**Exercise brief**
For this exercise, the reply is the listing below, reproduced exactly.

**Supplied information**
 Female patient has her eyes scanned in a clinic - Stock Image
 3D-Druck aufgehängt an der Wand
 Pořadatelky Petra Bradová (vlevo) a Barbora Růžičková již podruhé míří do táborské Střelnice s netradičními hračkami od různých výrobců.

**Your solution**
 Female patient has her eyes scanned in a clinic - Stock Image
 3D-Druck aufgehängt an der Wand
 Pořadatelky Petra Bradová (vlevo) a Barbora Růžičková již podruhé míří do táborské Střelnice s netradičními hračkami od různých výrobců.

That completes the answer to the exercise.